In full and without alteration, give the listing again.

=====

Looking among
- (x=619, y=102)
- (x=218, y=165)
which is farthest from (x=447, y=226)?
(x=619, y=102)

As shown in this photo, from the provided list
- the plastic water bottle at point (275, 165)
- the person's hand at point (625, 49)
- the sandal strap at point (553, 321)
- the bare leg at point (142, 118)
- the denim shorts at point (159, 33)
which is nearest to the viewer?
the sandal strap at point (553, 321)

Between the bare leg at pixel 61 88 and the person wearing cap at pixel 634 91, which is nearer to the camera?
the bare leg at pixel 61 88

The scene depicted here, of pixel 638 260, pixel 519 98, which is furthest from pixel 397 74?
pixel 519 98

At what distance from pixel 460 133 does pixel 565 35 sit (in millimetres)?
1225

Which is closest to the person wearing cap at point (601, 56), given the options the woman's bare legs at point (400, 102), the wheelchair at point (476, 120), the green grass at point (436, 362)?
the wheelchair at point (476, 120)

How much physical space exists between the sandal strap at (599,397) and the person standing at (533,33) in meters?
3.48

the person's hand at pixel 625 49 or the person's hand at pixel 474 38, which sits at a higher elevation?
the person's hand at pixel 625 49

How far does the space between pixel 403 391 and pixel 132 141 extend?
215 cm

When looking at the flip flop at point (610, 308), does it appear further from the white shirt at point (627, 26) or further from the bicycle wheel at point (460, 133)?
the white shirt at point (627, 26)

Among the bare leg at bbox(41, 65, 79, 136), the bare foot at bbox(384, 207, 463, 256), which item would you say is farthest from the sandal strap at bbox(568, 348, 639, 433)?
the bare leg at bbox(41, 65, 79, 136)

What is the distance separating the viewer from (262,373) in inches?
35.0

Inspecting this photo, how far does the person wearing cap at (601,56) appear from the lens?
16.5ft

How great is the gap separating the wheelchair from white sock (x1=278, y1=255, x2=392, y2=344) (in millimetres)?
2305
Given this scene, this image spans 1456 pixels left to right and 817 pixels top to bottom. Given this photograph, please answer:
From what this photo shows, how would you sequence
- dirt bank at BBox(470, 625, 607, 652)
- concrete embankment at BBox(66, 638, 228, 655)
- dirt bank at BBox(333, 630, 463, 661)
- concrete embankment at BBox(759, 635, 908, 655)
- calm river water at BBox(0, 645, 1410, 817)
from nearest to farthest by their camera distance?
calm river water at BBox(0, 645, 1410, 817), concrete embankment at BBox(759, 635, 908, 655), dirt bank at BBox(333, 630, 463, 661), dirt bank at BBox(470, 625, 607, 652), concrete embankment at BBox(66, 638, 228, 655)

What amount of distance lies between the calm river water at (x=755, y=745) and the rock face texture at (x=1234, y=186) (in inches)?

=====

» Result for this task:
Looking among
- (x=619, y=102)
- (x=218, y=165)
which is farthest from (x=447, y=226)?
(x=619, y=102)

As shown in this photo, from the provided list
- the plastic water bottle at point (275, 165)
- the person's hand at point (625, 49)
- the sandal strap at point (553, 321)
- the bare leg at point (142, 118)
- the denim shorts at point (159, 33)
which is nearest to the viewer?
the sandal strap at point (553, 321)

Between the bare leg at pixel 61 88 and the person wearing cap at pixel 634 91, which is nearer to the camera?
the bare leg at pixel 61 88

The scene depicted here, of pixel 638 260, pixel 519 98, which is furthest from pixel 397 74?
pixel 519 98

At what distance from pixel 460 133 does pixel 565 35 sit (in millimetres)?
1225

Which is closest to the person wearing cap at point (601, 56), given the options the woman's bare legs at point (400, 102), the wheelchair at point (476, 120), the green grass at point (436, 362)?
the wheelchair at point (476, 120)

How much physical space exists between the sandal strap at (599,397) and the person standing at (533,33) in meters?
3.48

the person's hand at pixel 625 49 or the person's hand at pixel 474 38, which sits at a higher elevation?
the person's hand at pixel 625 49

How far does the space between pixel 403 391 and pixel 132 141 extend?
215 cm

When looking at the flip flop at point (610, 308), does it appear further from the white shirt at point (627, 26) or further from the bicycle wheel at point (460, 133)?
the white shirt at point (627, 26)

Among the bare leg at bbox(41, 65, 79, 136), the bare foot at bbox(384, 207, 463, 256), which item would you say is farthest from the sandal strap at bbox(568, 348, 639, 433)?
the bare leg at bbox(41, 65, 79, 136)

What is the distance separating the viewer from (262,373) in inches?
35.0

Inspecting this photo, how far does the person wearing cap at (601,56) appear from the lens?
16.5ft

How great is the gap separating the wheelchair from white sock (x1=278, y1=255, x2=392, y2=344) (in millimetres)?
2305
Given this scene, this image spans 1456 pixels left to right and 817 pixels top to bottom. Given this photograph, please answer:
From what this photo shows, how would you sequence
- dirt bank at BBox(470, 625, 607, 652)
- concrete embankment at BBox(66, 638, 228, 655)
- dirt bank at BBox(333, 630, 463, 661)
- concrete embankment at BBox(759, 635, 908, 655)
- calm river water at BBox(0, 645, 1410, 817)
from nearest to farthest by their camera distance?
calm river water at BBox(0, 645, 1410, 817), concrete embankment at BBox(759, 635, 908, 655), dirt bank at BBox(333, 630, 463, 661), dirt bank at BBox(470, 625, 607, 652), concrete embankment at BBox(66, 638, 228, 655)

What amount of distance lies between the calm river water at (x=755, y=745) and the rock face texture at (x=1234, y=186) (in inches)?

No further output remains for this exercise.